Al final de este viaje
Questo album del cantautore cubano è stato pubblicato nel 1978.
Il disco, registrato in Spagna, presenta Silvio Rodríguez accompagnato solo dalla sua chitarra e include canzoni composte tra il 1968 e il 1970.
Si tratta di uno dei lavori più diretti dell'artista che vuole trasmettere l'essenziale del suo messaggio senza utilizzare nessun contorno di orchestra.
Lato A
"Canción del elegido" – 2:56
"La familia, la propiedad privada y el amor" – 3:49
"Ojalá" – 3:33
"La era está pariendo un corazón" – 3:11
"Resumen de noticias" – 3:44
Lato B
"Debo partirme en dos" – 4:54
"Óleo de mujer con sombrero" – 2:26
"Aunque no esté de moda" – 3:37
"Qué se puede hacer con el amor" – 2:49
"Al final de este viaje en la vida" – 3:47
Una delle canzoni più significative dedicata a Ernesto Che Guevara è:
"La era está pariendo un corazón".
Composta da Silvio il giorno seguente alla morte del grande rivoluzionario argentino-cubano, racconta il pianto di tutta la terra per la morte del Che,
un uomo che lasciò la sua casa e la sua famiglia per lottare a favore di tutti i popoli oppressi.

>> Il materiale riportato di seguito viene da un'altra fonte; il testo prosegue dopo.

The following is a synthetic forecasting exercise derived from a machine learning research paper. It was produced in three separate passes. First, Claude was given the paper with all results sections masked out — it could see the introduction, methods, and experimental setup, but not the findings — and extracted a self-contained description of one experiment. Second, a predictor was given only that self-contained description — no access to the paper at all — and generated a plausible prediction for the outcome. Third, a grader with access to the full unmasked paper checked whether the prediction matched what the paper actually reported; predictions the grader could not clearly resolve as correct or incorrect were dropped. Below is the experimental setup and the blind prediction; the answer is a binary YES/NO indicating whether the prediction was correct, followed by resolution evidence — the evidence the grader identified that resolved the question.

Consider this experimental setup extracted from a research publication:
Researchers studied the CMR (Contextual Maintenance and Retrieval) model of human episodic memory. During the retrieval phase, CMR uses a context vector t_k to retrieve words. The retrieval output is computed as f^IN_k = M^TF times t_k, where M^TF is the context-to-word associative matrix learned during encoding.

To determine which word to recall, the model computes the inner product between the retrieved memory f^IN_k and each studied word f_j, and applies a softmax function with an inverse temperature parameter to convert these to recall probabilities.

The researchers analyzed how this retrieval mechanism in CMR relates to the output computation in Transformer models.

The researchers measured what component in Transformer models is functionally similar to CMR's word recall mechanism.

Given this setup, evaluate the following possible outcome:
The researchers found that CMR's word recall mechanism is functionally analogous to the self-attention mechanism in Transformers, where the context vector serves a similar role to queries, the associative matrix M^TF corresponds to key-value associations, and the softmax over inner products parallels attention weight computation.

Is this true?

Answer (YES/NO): NO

Omara Portuondo ha cantato una versione di questa canzone diventata molto popolare.
L'altro brano "Óleo de mujer con sombrero" si rifà ai quadri meravigliosi del pittore russo Marc Chagall che spesso ha rappresenta degli innamorati.
"La Canción del elegido" è dedicata ad un martire della lotta rivoluzionaria cubana:
Abel Santamarìa, morto nell'assalto al Cuartel Moncada.
"Ojala" è un pezzo dedicato a Emilia, il suo primo amore.
Il pezzo finale che da il titolo all'album è superbo ed evocativo
"Al final del viaje está el horizonte,
al final del viaje partiremos de nuevo,
al final del viaje comienza un camino,
otro buen camino que seguir descalzos
contando la arena.
Al final del viaje estamos tú y yo intactos,
quedamos los que puedan sonreír
en medio de la muerte, en plena luz."
E questa una bellissima cavalcata dal sapore quasi mistico in cui la chitarra di Silvio sfoggia tutta la propria vocazione orchestrale.

Silvio Rodriguez è stato definito da molti un trovatore di melodie.
In tutta la sua lunga attività musicale la costante che rimane invariabile è proprio questa: la ricerca melodica.
Un cantante in grado però di unire alla melodia parole sublimi e di grande intensità.